• **Input for this task**:
##########

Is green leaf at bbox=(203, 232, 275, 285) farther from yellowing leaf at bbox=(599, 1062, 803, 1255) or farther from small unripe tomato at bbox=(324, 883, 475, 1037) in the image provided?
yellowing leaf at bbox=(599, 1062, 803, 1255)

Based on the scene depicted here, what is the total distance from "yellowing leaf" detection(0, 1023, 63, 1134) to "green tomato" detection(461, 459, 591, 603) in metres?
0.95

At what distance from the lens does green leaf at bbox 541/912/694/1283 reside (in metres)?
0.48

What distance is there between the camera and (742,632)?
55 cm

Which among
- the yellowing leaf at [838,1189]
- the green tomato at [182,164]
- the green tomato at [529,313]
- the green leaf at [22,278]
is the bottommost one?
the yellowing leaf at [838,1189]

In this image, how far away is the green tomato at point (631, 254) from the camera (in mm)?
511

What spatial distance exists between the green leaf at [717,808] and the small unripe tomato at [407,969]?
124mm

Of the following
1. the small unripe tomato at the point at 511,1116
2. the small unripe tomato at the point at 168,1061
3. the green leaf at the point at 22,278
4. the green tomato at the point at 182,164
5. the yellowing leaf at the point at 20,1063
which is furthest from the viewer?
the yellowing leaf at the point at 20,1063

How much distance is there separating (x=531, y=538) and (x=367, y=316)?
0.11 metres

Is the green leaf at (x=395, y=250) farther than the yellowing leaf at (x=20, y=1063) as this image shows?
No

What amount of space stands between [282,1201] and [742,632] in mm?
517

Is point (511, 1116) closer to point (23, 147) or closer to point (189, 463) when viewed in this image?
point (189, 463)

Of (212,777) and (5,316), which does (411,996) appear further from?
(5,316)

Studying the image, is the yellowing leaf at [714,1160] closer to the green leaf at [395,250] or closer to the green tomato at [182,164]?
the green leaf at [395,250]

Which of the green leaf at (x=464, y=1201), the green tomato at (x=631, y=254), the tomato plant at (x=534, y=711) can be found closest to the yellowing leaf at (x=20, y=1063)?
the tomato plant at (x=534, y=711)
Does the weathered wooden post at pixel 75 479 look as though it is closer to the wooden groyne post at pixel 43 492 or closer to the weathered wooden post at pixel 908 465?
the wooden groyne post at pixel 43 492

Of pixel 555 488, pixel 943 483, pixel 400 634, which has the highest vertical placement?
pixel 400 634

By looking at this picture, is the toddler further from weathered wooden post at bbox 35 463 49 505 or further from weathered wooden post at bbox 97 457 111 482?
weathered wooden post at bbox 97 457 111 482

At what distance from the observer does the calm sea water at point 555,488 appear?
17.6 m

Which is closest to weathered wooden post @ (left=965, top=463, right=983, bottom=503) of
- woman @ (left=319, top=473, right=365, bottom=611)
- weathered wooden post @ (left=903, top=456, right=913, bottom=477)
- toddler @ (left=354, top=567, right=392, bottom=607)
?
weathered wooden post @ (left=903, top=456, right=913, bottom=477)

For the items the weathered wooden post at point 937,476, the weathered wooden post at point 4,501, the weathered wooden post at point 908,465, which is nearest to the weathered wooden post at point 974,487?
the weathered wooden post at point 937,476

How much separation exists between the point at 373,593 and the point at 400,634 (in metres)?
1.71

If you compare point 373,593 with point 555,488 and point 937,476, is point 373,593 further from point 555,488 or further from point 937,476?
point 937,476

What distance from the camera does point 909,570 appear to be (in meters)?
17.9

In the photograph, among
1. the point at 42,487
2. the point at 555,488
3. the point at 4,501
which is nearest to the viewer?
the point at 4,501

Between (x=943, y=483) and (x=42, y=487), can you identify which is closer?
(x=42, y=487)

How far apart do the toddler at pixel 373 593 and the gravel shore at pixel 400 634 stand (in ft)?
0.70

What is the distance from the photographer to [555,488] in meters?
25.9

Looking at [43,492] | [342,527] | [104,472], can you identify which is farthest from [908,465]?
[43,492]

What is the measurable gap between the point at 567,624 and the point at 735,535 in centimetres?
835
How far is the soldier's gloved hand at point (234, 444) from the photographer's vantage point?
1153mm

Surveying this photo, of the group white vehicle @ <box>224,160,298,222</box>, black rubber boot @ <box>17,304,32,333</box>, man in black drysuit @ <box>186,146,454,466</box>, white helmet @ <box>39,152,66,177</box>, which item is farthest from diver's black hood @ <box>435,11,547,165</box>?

##########

All the data must be duplicated exactly, with nothing added or removed.

Is green leaf at bbox=(203, 232, 275, 285) farther from yellowing leaf at bbox=(599, 1062, 803, 1255) or farther from small unripe tomato at bbox=(324, 883, 475, 1037) in the image provided?
yellowing leaf at bbox=(599, 1062, 803, 1255)

Based on the scene depicted here, what is the total distance from "yellowing leaf" detection(0, 1023, 63, 1134) to "green tomato" detection(461, 459, 591, 603) in metres?
0.95

At what distance from the lens does green leaf at bbox 541/912/694/1283 reside (in metres)?
0.48

What distance is there between the camera and (742,632)?
55 cm

Which among
- the yellowing leaf at [838,1189]
- the green tomato at [182,164]
- the green tomato at [529,313]
- the green leaf at [22,278]
is the bottommost one?
the yellowing leaf at [838,1189]

In this image, how far away is the green tomato at point (631, 254) from the camera (in mm)?
511

What spatial distance exists between the green leaf at [717,808] and the small unripe tomato at [407,969]?
124mm

Of the following
1. the small unripe tomato at the point at 511,1116
2. the small unripe tomato at the point at 168,1061
3. the green leaf at the point at 22,278
4. the green tomato at the point at 182,164
5. the yellowing leaf at the point at 20,1063
which is furthest from the viewer?
the yellowing leaf at the point at 20,1063

How much distance is there separating (x=531, y=538) and (x=367, y=316)?
0.11 metres

Is the green leaf at (x=395, y=250) farther than the yellowing leaf at (x=20, y=1063) as this image shows?
No

What amount of space stands between [282,1201] and [742,632] in mm?
517

Is point (511, 1116) closer to point (23, 147) or closer to point (189, 463) when viewed in this image?
point (189, 463)

Of (212,777) and (5,316), which does (411,996) appear further from?
(5,316)

Studying the image, is the yellowing leaf at [714,1160] closer to the green leaf at [395,250] or closer to the green tomato at [182,164]?
the green leaf at [395,250]

Which of the green leaf at (x=464, y=1201), the green tomato at (x=631, y=254), the tomato plant at (x=534, y=711) can be found closest to the yellowing leaf at (x=20, y=1063)?
the tomato plant at (x=534, y=711)
Does the weathered wooden post at pixel 75 479 look as though it is closer to the wooden groyne post at pixel 43 492 or closer to the weathered wooden post at pixel 908 465?
the wooden groyne post at pixel 43 492

Of pixel 555 488, pixel 943 483, pixel 400 634, which has the highest vertical placement?
pixel 400 634

By looking at this picture, is the toddler further from weathered wooden post at bbox 35 463 49 505 or further from weathered wooden post at bbox 97 457 111 482?
weathered wooden post at bbox 97 457 111 482

At what distance from the observer does the calm sea water at point 555,488 appear?
17.6 m

Which is closest to weathered wooden post @ (left=965, top=463, right=983, bottom=503) of
- woman @ (left=319, top=473, right=365, bottom=611)
- weathered wooden post @ (left=903, top=456, right=913, bottom=477)
- toddler @ (left=354, top=567, right=392, bottom=607)
?
weathered wooden post @ (left=903, top=456, right=913, bottom=477)

For the items the weathered wooden post at point 937,476, the weathered wooden post at point 4,501, the weathered wooden post at point 908,465, which is nearest to the weathered wooden post at point 974,487?
the weathered wooden post at point 937,476

How much separation exists between the point at 373,593 and the point at 400,634 (in metres)?
1.71

If you compare point 373,593 with point 555,488 and point 937,476, is point 373,593 further from point 555,488 or further from point 937,476?
point 937,476

What distance from the camera does point 909,570 appear to be (in meters)?
17.9

In the photograph, among
1. the point at 42,487
2. the point at 555,488
3. the point at 4,501
which is nearest to the viewer?
the point at 4,501

Between (x=943, y=483) and (x=42, y=487), can you identify which is closer?
(x=42, y=487)

How far apart do the toddler at pixel 373 593 and the gravel shore at pixel 400 634 stand (in ft)?
0.70

What is the distance from the photographer to [555,488] in meters?
25.9

Looking at [43,492] | [342,527] | [104,472], can you identify which is farthest from [908,465]?
[43,492]

What is the measurable gap between the point at 567,624 and the point at 735,535 in centimetres?
835
How far is the soldier's gloved hand at point (234, 444) from the photographer's vantage point?
1153mm

Surveying this photo, of the group white vehicle @ <box>224,160,298,222</box>, black rubber boot @ <box>17,304,32,333</box>, man in black drysuit @ <box>186,146,454,466</box>, white helmet @ <box>39,152,66,177</box>, which item is farthest from diver's black hood @ <box>435,11,547,165</box>?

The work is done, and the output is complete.